:: Set problem ::
Take the data below and repeat it exactly.
--
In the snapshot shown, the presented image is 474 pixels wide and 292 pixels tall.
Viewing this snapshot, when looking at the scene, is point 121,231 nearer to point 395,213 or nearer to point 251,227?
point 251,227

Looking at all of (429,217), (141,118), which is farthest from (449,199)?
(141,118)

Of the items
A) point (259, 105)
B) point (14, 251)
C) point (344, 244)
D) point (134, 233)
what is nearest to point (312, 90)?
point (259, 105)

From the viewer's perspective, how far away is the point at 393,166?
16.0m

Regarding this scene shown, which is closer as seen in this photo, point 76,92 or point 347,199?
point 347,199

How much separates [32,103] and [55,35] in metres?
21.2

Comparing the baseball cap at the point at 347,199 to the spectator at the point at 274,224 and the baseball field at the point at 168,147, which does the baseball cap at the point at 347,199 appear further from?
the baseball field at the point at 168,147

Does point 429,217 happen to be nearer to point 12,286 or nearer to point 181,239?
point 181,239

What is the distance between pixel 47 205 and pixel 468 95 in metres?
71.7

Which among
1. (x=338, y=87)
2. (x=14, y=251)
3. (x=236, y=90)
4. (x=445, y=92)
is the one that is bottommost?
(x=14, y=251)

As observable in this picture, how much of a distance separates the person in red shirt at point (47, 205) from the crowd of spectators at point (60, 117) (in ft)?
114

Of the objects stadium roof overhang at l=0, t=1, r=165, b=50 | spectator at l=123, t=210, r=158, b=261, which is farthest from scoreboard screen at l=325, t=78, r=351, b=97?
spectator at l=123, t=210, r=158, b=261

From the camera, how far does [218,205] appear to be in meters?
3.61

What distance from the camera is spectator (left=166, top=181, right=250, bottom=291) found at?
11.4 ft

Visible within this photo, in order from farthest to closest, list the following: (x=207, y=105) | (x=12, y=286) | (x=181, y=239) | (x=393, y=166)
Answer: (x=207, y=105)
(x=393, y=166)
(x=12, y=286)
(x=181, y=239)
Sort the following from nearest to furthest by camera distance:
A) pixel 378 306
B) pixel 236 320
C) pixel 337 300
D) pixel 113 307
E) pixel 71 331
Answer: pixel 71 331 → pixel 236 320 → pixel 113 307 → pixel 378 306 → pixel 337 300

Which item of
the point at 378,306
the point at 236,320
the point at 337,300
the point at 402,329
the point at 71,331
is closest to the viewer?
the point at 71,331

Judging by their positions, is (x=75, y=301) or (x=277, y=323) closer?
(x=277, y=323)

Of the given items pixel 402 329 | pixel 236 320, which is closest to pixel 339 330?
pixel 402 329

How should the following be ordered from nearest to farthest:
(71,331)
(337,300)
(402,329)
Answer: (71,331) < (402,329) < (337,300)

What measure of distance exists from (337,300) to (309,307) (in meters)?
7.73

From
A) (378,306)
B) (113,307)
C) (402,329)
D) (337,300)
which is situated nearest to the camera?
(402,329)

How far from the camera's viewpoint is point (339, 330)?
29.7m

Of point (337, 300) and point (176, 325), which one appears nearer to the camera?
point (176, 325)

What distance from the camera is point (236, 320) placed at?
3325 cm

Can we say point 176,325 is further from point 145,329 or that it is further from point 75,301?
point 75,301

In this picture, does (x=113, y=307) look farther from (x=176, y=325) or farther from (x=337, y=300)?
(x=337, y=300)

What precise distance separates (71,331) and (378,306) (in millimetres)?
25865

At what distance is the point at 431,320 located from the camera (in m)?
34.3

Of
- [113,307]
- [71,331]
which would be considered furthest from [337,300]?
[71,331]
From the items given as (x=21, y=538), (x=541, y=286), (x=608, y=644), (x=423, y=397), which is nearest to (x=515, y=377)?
--
:: Written solution ::
In the snapshot shown, the presented image is 474 pixels wide and 292 pixels tall.
Viewing this snapshot, when looking at the scene, is point 121,231 nearer to point 395,213 or nearer to point 251,227?
point 251,227

Looking at all of (429,217), (141,118), which is farthest from (449,199)?
(141,118)

Of the items
A) point (259, 105)
B) point (14, 251)
C) point (344, 244)
D) point (134, 233)
what is nearest to point (312, 90)?
point (259, 105)

From the viewer's perspective, how far away is the point at 393,166?
16.0m

Regarding this scene shown, which is closer as seen in this photo, point 76,92 or point 347,199?
point 347,199

How much separates [32,103] and [55,35] in metres?
21.2

Comparing the baseball cap at the point at 347,199 to the spectator at the point at 274,224 and the baseball field at the point at 168,147, which does the baseball cap at the point at 347,199 appear further from?
the baseball field at the point at 168,147

Does point 429,217 happen to be nearer to point 12,286 or nearer to point 181,239?
point 181,239

What is the distance between pixel 47 205 and pixel 468 95 in metres?
71.7

Which among
1. (x=338, y=87)
2. (x=14, y=251)
3. (x=236, y=90)
4. (x=445, y=92)
is the one that is bottommost?
(x=14, y=251)

As observable in this picture, how much of a distance separates the person in red shirt at point (47, 205) from the crowd of spectators at point (60, 117) (in ft)?
114

Of the objects stadium roof overhang at l=0, t=1, r=165, b=50 | spectator at l=123, t=210, r=158, b=261, which is farthest from scoreboard screen at l=325, t=78, r=351, b=97?
spectator at l=123, t=210, r=158, b=261

From the camera, how far does [218,205] appear to be in meters?
3.61

What distance from the camera is spectator (left=166, top=181, right=250, bottom=291) found at?
11.4 ft

Visible within this photo, in order from farthest to closest, list the following: (x=207, y=105) | (x=12, y=286) | (x=181, y=239) | (x=393, y=166)
Answer: (x=207, y=105)
(x=393, y=166)
(x=12, y=286)
(x=181, y=239)
Sort the following from nearest to furthest by camera distance:
A) pixel 378 306
B) pixel 236 320
C) pixel 337 300
D) pixel 113 307
E) pixel 71 331
Answer: pixel 71 331 → pixel 236 320 → pixel 113 307 → pixel 378 306 → pixel 337 300

Which item of
the point at 378,306
the point at 236,320
the point at 337,300
the point at 402,329
the point at 71,331
is closest to the viewer?
the point at 71,331

Judging by their positions, is (x=75, y=301) or (x=277, y=323) closer?
(x=277, y=323)

Of the given items pixel 402 329 | pixel 236 320, which is closest to pixel 339 330?
pixel 402 329

How should the following be ordered from nearest to farthest:
(71,331)
(337,300)
(402,329)
Answer: (71,331) < (402,329) < (337,300)

What measure of distance exists from (337,300) to (309,307) (in meters)?
7.73

From
A) (378,306)
B) (113,307)
C) (402,329)
D) (337,300)
which is situated nearest to the camera?
(402,329)

How far from the camera's viewpoint is point (339, 330)?
29.7m

Of point (337, 300) and point (176, 325), which one appears nearer to the camera?
point (176, 325)

What distance from the camera is point (236, 320) placed at?
3325 cm

Can we say point 176,325 is further from point 145,329 or that it is further from point 75,301?
point 75,301

In this picture, does (x=113, y=307) look farther from (x=176, y=325) or farther from (x=337, y=300)?
(x=337, y=300)

What precise distance separates (71,331) and (378,306) (in millimetres)?
25865

At what distance is the point at 431,320 located from the camera (in m)?
34.3

Of
- [113,307]
- [71,331]
which would be considered furthest from [337,300]?
[71,331]
From the items given as (x=21, y=538), (x=541, y=286), (x=608, y=644), (x=423, y=397), which is nearest to (x=515, y=377)?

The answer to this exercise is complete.